By Bijendra Nath Jain, Visiting Distinguished Professor of Computer Science, IIIT Delhi
The cancellation of the National Eligibility cum Entrance Test (NEET) exam after allegations of a paper leak is a wake-up call to improve a system that millions of aspiring students rely on. The recurring disruptions in our high-stakes examination apparatus are not merely administrative oversights, but symptoms of reliance on outdated systems to generate and distribute question papers. To permanently secure examinations of the magnitude of NEET and Joint Entrance Examination (JEE), we must overhaul how and when question papers are created and distributed.
The traditional method relies on multiple teams of subject experts preparing draft question papers, followed by independent teams vetting and finalising a single paper. To maintain absolute secrecy, these experts are isolated for days leading up to the test. When exams span multiple daily sessions or require translation into regional languages, many more teams of experts and translators must participate and remain isolated, multiplying the administrative burden and the risk of question paper leaks. No matter how many layers of security are applied to secure physical printing and distribution of a paper, a static document existing days in advance is inherently vulnerable.
I propose that the final question paper be assembled in electronic form using a randomisation algorithm applied to a massive, publicly available bank of curated questions and loaded into student terminals minutes before the scheduled examination.
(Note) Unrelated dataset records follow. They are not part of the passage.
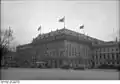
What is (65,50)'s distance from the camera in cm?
1554

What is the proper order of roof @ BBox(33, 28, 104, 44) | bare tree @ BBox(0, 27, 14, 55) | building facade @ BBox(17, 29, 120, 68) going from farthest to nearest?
roof @ BBox(33, 28, 104, 44)
building facade @ BBox(17, 29, 120, 68)
bare tree @ BBox(0, 27, 14, 55)

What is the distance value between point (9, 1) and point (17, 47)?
459 centimetres

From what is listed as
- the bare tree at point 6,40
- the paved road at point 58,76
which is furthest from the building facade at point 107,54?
the bare tree at point 6,40

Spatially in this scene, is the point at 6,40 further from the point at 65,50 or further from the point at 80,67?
the point at 80,67

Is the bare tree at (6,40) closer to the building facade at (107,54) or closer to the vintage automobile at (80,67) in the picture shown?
the vintage automobile at (80,67)

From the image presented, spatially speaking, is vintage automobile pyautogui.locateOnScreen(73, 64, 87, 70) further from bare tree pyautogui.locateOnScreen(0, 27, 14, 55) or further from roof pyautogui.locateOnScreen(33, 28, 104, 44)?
bare tree pyautogui.locateOnScreen(0, 27, 14, 55)

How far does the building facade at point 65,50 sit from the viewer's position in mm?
15016

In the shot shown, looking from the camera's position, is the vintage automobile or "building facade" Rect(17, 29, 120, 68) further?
the vintage automobile

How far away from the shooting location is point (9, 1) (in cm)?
1281

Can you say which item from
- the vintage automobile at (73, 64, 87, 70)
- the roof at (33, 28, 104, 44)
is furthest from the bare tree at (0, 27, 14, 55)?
the vintage automobile at (73, 64, 87, 70)

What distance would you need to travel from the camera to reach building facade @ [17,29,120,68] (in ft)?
49.3

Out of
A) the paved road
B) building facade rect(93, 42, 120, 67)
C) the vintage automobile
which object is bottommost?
the paved road

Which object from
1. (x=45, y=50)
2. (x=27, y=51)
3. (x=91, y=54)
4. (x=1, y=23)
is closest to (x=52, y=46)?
(x=45, y=50)

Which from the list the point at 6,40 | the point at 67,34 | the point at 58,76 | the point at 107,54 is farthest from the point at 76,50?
the point at 6,40
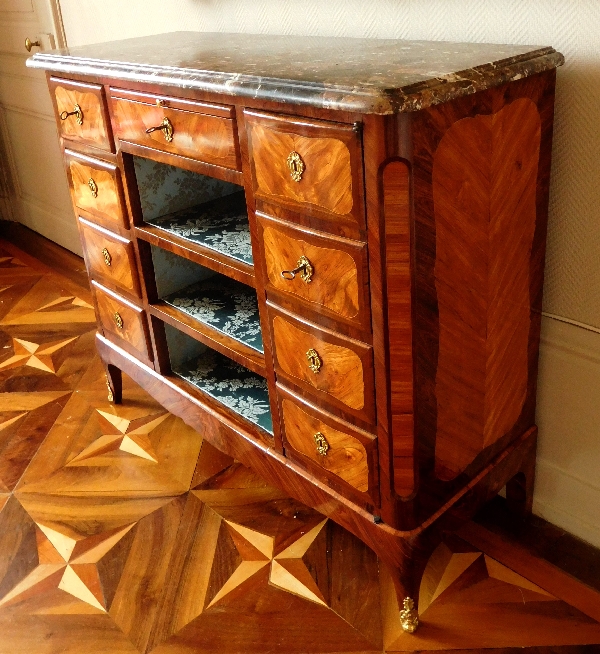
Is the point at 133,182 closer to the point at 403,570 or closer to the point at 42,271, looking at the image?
the point at 403,570

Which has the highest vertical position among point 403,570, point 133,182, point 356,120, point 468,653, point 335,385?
point 356,120

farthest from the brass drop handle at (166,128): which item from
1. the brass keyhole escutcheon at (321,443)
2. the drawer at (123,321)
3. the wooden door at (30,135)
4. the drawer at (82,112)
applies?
the wooden door at (30,135)

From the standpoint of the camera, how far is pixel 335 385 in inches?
39.2

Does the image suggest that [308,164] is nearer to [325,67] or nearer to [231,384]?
[325,67]

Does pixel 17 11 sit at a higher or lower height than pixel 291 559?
higher

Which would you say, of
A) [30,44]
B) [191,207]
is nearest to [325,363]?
[191,207]

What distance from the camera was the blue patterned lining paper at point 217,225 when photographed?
3.93 ft

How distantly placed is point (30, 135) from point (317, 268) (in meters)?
1.97

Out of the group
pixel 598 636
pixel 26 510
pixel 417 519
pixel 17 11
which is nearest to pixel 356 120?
pixel 417 519

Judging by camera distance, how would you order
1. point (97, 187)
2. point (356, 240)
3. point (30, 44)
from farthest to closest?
point (30, 44) → point (97, 187) → point (356, 240)

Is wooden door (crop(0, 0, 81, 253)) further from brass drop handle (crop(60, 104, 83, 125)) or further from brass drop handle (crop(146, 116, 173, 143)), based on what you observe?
brass drop handle (crop(146, 116, 173, 143))

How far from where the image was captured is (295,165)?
879 mm

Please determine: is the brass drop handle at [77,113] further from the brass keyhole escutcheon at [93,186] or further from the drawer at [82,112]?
the brass keyhole escutcheon at [93,186]

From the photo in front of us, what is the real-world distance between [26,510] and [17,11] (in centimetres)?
164
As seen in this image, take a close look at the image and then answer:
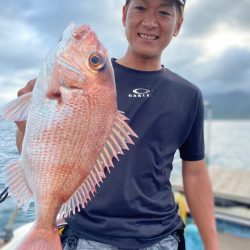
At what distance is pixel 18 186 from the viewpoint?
133 centimetres

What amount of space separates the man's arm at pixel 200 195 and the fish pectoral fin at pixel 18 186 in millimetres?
1316

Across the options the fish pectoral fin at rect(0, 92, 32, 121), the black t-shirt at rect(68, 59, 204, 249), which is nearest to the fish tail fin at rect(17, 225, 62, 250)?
the fish pectoral fin at rect(0, 92, 32, 121)

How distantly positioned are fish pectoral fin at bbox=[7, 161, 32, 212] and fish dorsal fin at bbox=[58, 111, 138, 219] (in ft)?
0.47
To ensure statistical integrity and prevent predictability, the question bank must be exceptionally large. If a paper must have N questions, the size of the bank should be 200 to 1,000 times N.
Sourcing that many is best achieved by crowd-sourcing potential questions, deploying multiple levels of expert committees to screen submissions, pre-test them for completeness and accuracy, remove ambiguities, and categorise them by subject, topic, and difficulty. Sourcing items in this way does not compromise secrecy since ultimately the entire question bank will be made public. More importantly, no human will have access to the finally compiled question paper that wholly relies upon a secret key used to randomly select questions from the bank.
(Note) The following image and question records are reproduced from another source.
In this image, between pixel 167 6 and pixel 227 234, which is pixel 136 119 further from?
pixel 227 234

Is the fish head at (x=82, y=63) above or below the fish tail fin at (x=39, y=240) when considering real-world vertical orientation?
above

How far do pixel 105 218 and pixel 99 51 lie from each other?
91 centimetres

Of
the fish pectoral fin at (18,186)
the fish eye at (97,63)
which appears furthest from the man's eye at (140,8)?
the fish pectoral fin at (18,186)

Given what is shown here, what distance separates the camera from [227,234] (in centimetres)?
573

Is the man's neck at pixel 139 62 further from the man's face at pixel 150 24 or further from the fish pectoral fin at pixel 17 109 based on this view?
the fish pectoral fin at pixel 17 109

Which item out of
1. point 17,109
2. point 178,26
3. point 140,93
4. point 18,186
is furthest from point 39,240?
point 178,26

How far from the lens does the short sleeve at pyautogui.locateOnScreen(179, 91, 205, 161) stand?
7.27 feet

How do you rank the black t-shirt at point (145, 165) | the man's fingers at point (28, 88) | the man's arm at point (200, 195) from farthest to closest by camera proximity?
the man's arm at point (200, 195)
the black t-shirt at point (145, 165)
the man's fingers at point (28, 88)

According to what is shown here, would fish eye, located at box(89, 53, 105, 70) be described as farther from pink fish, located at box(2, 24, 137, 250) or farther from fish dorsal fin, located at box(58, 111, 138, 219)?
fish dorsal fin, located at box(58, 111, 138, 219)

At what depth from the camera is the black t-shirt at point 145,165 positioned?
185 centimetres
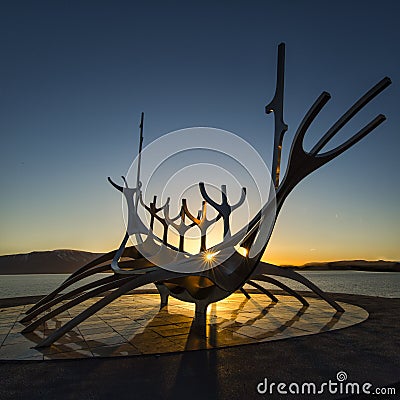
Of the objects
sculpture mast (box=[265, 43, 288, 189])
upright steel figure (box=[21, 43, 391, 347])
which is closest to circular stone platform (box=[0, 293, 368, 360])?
upright steel figure (box=[21, 43, 391, 347])

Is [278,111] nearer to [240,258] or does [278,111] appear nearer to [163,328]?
[240,258]

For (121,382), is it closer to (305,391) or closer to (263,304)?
(305,391)

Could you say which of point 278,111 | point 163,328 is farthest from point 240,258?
point 278,111

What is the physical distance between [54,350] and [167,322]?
3.42m

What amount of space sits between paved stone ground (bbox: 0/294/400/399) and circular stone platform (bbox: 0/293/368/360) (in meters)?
0.52

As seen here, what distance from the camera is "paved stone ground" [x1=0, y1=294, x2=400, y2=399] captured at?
449 centimetres

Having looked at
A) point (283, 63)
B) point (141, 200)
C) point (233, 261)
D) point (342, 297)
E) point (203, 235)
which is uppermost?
point (283, 63)

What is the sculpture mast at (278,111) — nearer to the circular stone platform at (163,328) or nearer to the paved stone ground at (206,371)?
the circular stone platform at (163,328)

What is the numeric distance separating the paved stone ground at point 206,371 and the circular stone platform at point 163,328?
0.52 meters

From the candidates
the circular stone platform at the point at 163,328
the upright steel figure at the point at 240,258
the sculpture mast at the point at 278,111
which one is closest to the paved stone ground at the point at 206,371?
the circular stone platform at the point at 163,328

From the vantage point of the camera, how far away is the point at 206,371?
17.3 feet

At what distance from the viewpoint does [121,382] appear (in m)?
4.84

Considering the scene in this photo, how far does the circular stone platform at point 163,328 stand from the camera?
6660mm

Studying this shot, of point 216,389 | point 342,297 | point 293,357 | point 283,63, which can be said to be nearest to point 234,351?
point 293,357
This architecture supports a highly progressive pedagogical shift: making the entire question bank public for students and teachers. Providing open access to the repository won’t undermine the exam’s capacity to discriminate candidates based on their understanding. While safeguards must be developed to prevent rote learning, open access will facilitate testing (viz. curation) of questions in the bank and students to prepare using mock tests.
On the day of the exam, and minutes before the scheduled start time, the question paper is generated centrally using a randomisation algorithm initialised by a secret key, itself a random number generated just-in-time. Instructions to compile the question paper are distributed securely over a VPN directly to local servers in exam centres. To transition from the current system to a fail-safe digital ecosystem, the ministry concerned and the National Testing Agency (NTA) should commit to an implementation road map over the next 18 months:
Months 1-6: Question bank & infrastructure preparation: The NTA, or another agency, should immediately initiate crowd-sourcing of questions to start building the large question bank repository. Simultaneously, it should upgrade digital infrastructure across physical test centres to establish a secure interconnected set of servers capable of receiving encrypted files over a VPN.
Months 7-12: Curation, translation, and public release: Multi-tiered committees of domain experts must review, pre-test, translate, and categorise the submitted questions into distinct baskets based on subject, topic, and level of difficulty. Once created and tested, the entire bank of curated questions should be made public.
Months 13-18: Pilot execution and nationwide integration: The centralised randomization algorithm, secure network, and just-in-time distribution must be piloted extensively across India using localised or nationwide screening tests. Following validation, manual paper setting should be discontinued, shifting all candidates to touch-sensitive tablet devices evaluated instantly by computers.
Disclaimer: The views expressed are the author’s own and do not reflect the official policy or position of Financial Express.